Dataset rows =>

--- start ---

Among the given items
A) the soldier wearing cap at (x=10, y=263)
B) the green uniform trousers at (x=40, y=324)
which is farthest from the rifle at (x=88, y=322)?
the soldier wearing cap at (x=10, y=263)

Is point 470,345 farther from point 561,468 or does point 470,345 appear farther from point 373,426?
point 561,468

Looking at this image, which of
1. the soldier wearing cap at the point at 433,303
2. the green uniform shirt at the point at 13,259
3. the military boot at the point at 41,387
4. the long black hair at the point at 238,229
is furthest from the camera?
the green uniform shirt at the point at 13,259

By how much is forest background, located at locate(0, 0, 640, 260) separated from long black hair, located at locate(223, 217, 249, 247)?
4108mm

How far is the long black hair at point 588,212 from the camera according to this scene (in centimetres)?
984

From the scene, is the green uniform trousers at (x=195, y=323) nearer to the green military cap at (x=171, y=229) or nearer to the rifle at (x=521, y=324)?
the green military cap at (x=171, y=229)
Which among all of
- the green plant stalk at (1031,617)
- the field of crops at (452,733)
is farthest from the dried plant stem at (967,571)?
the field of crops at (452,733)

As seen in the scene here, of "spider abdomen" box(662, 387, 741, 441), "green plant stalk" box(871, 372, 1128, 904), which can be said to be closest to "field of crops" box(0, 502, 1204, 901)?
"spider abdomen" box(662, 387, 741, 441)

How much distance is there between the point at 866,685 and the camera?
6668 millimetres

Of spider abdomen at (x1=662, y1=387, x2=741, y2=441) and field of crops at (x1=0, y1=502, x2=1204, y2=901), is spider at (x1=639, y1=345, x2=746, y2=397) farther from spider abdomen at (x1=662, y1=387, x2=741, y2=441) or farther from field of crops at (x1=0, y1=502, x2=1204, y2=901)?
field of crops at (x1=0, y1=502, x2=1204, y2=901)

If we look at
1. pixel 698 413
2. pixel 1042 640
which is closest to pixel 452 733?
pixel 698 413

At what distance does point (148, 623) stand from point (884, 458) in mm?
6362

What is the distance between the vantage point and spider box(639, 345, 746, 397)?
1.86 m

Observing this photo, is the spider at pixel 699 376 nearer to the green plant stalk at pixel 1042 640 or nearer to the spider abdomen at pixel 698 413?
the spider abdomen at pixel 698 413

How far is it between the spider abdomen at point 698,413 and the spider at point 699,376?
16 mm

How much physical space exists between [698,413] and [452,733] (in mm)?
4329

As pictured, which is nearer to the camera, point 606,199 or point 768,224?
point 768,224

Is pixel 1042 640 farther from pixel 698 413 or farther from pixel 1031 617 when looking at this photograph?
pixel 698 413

--- end ---

WHAT YOU ARE ASKED TO DO =>
Reproduce the records above with each "rifle" switched to "carbine", keeping every other part identical.

REPLY TO THE TASK =>
Among the given items
A) the soldier wearing cap at (x=10, y=263)
B) the green uniform trousers at (x=40, y=324)
which is farthest from the carbine at (x=88, y=322)?
the soldier wearing cap at (x=10, y=263)

Is point 470,345 farther from point 561,468 or does point 470,345 appear farther from point 373,426?
point 561,468

Looking at this image, which of
1. the soldier wearing cap at the point at 433,303
2. the green uniform shirt at the point at 13,259
3. the military boot at the point at 41,387
4. the long black hair at the point at 238,229
is furthest from the camera?
the green uniform shirt at the point at 13,259

By how much is forest background, located at locate(0, 0, 640, 260) separated from long black hair, located at locate(223, 217, 249, 247)?
4108mm

How far is the long black hair at point 588,212 from the camera according to this scene (in centimetres)?
984

From the scene, is the green uniform trousers at (x=195, y=323) nearer to the green military cap at (x=171, y=229) or nearer to the carbine at (x=521, y=324)?
the green military cap at (x=171, y=229)
Which among all of
- the green plant stalk at (1031,617)
- the field of crops at (452,733)
is farthest from the dried plant stem at (967,571)?
the field of crops at (452,733)

As seen in the scene here, of "spider abdomen" box(662, 387, 741, 441), "green plant stalk" box(871, 372, 1128, 904), which can be said to be closest to "field of crops" box(0, 502, 1204, 901)?
"spider abdomen" box(662, 387, 741, 441)

How much distance is there between the point at 866,685 and the camera?
6668 millimetres

Of spider abdomen at (x1=662, y1=387, x2=741, y2=441) and field of crops at (x1=0, y1=502, x2=1204, y2=901), is spider at (x1=639, y1=345, x2=746, y2=397) farther from spider abdomen at (x1=662, y1=387, x2=741, y2=441) or farther from field of crops at (x1=0, y1=502, x2=1204, y2=901)?
field of crops at (x1=0, y1=502, x2=1204, y2=901)

If we look at
1. pixel 698 413
2. pixel 1042 640
which is closest to pixel 452 733?
pixel 698 413

At what distance does point (148, 623) stand from point (884, 458) in mm?
6362

What is the distance between the vantage point and spider box(639, 345, 746, 397)?
1.86 m

Observing this photo, is the spider at pixel 699 376 nearer to the green plant stalk at pixel 1042 640 or nearer to the spider abdomen at pixel 698 413?
the spider abdomen at pixel 698 413

How far is it between the spider abdomen at point 698,413 and the spider at point 699,376?
16 mm

How much physical space exists between [698,413] and [452,733] (in mm)?
4329

As pictured, which is nearer to the camera, point 606,199 or point 768,224?
point 768,224

Is pixel 1042 640 farther from pixel 698 413 or farther from pixel 1031 617 when looking at this photograph?
pixel 698 413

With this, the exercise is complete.